New Delhi, May 21 : The Delhi government is planning to make the dialysis procedure free at private hospitals and dialysis centres on a public-private-partnership basis, subject to conditions, Health Minister Satyendar Jain said today.

Jain said only those private hospitals and standalone centres which have more than 10 dialysis machines and are empanelled under the Delhi Government Employees Health Scheme or the Central Government Health Scheme would be eligible to become a partner in the project.

Delhi government through the Delhi Arogya Kosh will pay them Rs 1,274 per dialysis.

Delhi residents who have been living in the city for the past three years and having an annual income of less than Rs 3 lakh shall be eligible to avail the facility, Jain said.

The government is also installing dialysis machines at its own hospitals.

“We have installed 15 machines out of the 75 machines that we intend to install at various hospitals,” he said.

Jain said the idea behind providing the facility at private hospitals or dialysis centres is to cut the travel time for patients, who otherwise may have to go long distance to avail that facility at a government hospital.

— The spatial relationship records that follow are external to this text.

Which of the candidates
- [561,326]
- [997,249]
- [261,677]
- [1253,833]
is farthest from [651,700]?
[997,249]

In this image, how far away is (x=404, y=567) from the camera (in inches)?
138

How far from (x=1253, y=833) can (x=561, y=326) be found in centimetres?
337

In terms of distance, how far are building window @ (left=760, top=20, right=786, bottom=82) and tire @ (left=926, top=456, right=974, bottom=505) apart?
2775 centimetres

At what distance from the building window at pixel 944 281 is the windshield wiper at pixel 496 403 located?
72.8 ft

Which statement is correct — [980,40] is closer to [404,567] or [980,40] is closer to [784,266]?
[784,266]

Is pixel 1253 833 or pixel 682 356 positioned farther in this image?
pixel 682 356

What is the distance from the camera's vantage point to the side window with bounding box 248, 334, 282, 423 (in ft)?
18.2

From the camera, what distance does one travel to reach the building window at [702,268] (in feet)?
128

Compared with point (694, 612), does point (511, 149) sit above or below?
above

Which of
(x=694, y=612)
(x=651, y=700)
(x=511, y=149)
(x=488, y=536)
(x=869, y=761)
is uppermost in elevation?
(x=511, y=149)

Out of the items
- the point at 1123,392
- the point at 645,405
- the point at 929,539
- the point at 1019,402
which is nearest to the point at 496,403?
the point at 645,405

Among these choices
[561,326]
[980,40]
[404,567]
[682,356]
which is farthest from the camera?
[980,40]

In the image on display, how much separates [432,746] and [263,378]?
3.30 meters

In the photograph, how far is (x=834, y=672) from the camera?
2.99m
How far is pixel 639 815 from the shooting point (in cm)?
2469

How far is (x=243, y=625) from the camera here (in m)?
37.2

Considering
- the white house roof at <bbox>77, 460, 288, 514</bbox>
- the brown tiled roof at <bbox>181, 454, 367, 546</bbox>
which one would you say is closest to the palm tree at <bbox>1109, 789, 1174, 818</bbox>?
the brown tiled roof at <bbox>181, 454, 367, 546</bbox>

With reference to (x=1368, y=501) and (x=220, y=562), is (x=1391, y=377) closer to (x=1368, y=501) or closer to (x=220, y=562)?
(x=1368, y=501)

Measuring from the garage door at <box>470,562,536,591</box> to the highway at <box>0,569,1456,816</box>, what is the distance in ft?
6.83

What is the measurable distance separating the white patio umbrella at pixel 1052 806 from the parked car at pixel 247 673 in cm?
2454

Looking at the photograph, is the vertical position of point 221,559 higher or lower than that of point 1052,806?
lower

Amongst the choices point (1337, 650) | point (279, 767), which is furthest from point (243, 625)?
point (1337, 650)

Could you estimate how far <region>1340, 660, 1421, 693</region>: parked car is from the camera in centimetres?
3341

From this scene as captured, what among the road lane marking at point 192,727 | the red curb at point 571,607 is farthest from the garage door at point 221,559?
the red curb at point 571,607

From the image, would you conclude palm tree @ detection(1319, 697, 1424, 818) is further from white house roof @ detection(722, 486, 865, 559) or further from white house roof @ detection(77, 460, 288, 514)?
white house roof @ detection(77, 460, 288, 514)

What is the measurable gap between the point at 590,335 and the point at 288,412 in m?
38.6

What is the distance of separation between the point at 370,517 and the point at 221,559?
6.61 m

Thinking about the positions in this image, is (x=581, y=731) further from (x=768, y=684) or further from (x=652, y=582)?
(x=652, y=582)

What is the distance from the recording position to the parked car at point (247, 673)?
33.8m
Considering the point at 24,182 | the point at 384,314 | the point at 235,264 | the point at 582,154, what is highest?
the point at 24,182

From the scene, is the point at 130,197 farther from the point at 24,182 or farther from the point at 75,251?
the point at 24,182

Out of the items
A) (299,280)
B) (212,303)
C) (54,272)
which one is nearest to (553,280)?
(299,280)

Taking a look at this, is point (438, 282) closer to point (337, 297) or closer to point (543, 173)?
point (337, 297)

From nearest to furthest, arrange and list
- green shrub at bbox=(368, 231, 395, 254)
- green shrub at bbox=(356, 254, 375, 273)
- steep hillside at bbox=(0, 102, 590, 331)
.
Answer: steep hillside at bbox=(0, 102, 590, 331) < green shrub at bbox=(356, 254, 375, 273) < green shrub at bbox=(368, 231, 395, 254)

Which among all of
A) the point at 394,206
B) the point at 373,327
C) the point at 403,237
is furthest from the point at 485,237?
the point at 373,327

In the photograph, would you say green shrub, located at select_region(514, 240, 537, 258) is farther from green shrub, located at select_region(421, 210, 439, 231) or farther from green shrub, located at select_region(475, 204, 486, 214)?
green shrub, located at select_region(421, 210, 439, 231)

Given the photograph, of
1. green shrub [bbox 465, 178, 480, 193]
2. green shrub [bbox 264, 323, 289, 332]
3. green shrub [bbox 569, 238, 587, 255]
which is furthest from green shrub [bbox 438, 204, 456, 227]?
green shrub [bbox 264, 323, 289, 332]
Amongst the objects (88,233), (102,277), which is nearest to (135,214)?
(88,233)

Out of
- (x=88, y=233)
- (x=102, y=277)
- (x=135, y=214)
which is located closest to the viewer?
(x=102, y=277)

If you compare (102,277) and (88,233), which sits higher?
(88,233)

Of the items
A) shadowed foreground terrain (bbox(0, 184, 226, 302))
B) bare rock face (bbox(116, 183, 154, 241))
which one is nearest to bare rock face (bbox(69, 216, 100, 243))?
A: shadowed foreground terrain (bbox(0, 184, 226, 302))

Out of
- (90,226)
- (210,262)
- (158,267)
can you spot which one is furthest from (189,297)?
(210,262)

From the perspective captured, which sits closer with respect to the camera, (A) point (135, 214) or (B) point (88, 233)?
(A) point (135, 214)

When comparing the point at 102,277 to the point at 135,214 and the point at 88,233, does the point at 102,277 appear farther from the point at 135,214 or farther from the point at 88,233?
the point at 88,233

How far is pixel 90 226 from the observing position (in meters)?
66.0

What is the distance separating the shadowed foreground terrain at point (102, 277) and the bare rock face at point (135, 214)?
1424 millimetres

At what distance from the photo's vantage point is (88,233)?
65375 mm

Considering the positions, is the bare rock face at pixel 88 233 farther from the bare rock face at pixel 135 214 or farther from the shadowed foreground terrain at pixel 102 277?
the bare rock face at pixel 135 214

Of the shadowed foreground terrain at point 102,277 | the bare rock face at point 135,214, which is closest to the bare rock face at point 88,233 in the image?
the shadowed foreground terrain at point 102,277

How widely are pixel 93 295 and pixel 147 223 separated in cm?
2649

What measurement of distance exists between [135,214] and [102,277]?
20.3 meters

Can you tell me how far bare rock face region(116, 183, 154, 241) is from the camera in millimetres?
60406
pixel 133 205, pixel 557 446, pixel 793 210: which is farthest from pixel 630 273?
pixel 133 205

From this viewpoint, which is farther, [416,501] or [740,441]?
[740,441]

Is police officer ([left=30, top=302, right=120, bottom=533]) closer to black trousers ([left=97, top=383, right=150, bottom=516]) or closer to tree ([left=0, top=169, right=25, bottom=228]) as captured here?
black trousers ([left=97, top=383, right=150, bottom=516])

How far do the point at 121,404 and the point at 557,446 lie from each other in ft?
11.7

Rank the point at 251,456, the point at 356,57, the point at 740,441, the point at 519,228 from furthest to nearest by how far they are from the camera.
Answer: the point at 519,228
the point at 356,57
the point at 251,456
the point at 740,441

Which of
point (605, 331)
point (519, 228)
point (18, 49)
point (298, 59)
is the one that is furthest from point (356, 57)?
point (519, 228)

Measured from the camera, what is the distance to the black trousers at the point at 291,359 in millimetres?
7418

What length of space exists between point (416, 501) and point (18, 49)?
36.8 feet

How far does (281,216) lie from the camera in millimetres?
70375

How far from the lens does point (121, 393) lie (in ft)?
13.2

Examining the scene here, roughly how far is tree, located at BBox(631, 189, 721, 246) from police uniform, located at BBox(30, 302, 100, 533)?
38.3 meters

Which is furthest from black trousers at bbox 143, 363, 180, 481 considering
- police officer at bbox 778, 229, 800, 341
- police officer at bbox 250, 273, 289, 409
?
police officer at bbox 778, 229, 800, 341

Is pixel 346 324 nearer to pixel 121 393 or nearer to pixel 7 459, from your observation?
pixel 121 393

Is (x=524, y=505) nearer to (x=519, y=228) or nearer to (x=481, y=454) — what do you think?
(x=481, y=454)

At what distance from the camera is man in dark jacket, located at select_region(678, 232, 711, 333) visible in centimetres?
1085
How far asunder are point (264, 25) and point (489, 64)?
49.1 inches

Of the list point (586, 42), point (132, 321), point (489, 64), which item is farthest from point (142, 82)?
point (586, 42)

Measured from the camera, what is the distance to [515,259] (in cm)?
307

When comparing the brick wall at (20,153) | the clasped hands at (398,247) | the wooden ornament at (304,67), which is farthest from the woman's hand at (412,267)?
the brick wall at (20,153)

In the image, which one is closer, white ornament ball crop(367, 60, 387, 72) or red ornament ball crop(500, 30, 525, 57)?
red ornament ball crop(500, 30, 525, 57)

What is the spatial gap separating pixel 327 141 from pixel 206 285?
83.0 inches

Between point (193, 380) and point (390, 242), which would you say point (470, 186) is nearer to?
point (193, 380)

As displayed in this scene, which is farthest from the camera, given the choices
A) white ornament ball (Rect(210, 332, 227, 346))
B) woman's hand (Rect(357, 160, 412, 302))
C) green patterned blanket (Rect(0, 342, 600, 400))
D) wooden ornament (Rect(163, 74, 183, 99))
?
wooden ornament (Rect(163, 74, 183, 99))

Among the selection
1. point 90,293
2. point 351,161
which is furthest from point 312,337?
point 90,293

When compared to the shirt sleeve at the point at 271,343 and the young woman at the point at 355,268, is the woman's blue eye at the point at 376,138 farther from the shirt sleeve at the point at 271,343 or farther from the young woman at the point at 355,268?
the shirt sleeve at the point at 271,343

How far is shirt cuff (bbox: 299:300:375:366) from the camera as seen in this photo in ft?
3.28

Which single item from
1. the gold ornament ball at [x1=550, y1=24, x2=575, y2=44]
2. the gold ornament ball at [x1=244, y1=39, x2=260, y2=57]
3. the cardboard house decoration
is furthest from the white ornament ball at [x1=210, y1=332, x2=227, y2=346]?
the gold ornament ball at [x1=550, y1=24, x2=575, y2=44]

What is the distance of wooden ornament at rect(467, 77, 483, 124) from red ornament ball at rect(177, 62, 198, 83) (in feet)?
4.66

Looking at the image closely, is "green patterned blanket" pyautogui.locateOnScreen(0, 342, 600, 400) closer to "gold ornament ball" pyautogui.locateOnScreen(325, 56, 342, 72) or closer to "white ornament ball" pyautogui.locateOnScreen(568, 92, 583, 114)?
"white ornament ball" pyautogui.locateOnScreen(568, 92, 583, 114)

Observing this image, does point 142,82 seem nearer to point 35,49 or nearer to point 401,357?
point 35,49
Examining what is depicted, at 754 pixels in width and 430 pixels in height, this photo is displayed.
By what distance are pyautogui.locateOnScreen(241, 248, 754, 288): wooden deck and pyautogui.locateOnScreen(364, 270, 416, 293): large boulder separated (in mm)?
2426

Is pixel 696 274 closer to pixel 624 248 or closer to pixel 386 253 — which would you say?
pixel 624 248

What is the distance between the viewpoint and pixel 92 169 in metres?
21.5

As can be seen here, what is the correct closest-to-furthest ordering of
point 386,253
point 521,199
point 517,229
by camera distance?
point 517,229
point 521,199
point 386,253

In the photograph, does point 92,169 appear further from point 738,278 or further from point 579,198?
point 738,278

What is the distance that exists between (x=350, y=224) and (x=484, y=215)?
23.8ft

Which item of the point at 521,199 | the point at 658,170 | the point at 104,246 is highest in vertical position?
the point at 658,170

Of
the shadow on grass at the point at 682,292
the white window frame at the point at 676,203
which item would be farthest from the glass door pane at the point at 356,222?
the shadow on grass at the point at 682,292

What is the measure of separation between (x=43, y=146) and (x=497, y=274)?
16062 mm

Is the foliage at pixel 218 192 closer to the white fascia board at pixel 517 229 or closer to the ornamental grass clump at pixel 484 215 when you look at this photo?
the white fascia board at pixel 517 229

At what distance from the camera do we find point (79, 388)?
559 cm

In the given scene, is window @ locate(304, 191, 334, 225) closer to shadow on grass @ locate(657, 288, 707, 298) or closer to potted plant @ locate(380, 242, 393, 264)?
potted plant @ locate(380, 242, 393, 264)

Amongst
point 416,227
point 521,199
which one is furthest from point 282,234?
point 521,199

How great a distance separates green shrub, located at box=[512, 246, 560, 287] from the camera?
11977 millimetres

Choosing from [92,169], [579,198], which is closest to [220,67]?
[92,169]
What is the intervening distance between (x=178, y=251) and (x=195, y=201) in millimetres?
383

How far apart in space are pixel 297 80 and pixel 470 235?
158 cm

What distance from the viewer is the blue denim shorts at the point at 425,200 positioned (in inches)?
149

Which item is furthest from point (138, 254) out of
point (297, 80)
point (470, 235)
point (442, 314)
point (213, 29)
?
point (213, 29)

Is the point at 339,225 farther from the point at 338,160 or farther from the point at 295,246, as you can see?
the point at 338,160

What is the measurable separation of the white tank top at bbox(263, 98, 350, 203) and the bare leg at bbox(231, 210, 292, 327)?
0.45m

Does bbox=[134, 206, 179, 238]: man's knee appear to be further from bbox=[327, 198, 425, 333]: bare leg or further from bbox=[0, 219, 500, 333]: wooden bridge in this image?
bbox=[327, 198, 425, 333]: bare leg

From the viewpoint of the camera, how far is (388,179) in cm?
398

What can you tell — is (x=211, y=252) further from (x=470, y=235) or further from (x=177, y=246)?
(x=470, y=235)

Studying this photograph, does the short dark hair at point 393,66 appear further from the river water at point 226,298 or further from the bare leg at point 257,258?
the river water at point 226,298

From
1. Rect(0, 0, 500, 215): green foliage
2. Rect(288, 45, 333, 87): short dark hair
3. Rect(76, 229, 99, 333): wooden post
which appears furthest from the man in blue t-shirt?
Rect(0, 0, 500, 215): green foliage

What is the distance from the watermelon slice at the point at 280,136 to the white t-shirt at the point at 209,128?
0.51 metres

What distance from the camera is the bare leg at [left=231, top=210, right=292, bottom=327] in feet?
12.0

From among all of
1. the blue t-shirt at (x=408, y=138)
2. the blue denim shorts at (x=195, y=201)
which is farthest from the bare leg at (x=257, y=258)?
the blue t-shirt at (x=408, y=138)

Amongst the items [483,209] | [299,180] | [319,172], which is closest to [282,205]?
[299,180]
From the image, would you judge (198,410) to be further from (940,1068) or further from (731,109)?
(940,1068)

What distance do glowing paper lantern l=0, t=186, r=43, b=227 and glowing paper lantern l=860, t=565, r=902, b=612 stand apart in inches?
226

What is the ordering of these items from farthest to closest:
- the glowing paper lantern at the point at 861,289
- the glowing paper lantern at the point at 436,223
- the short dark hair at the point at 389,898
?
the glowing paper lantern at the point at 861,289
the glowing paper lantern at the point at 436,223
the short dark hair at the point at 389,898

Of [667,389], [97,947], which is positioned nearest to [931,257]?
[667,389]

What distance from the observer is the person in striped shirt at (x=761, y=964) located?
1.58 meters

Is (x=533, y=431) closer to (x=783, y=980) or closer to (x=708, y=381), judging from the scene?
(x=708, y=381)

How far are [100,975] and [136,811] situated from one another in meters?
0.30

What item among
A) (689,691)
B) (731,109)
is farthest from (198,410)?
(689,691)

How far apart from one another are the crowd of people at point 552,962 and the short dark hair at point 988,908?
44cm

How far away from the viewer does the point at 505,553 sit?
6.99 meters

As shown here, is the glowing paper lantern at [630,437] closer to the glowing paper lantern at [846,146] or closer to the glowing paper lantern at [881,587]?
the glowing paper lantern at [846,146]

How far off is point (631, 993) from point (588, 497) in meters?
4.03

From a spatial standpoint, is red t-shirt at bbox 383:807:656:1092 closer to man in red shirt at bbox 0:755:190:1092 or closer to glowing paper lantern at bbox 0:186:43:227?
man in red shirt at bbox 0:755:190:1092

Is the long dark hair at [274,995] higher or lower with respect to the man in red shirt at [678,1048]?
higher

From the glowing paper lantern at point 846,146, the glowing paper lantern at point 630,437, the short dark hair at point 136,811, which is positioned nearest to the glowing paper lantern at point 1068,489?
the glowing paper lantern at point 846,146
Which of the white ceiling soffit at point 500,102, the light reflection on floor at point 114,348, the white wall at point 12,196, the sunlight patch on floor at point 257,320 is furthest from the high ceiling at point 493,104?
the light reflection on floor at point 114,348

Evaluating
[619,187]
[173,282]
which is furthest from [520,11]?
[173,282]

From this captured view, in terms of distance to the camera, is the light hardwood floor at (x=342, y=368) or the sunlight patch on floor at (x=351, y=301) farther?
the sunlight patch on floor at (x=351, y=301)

“This would be like a reverse referral facility where patients would be referred to an empanelled hospital or centre nearby their home,” he said.

Jain said the government was in an “expansion mode” as far as health services were concerned.

“Five of our hospitals have already earned NABH entry-level accreditation – Pt Madan Mohan Malviya Hospital, Shri Dada Dev Matri Avum Shishu Chikitsalaya, Acharya Shree Bhikshu Hospital, Guru Gobind Singh Hospital and Dr Baba Saheb Ambedkar Hospital,” he said.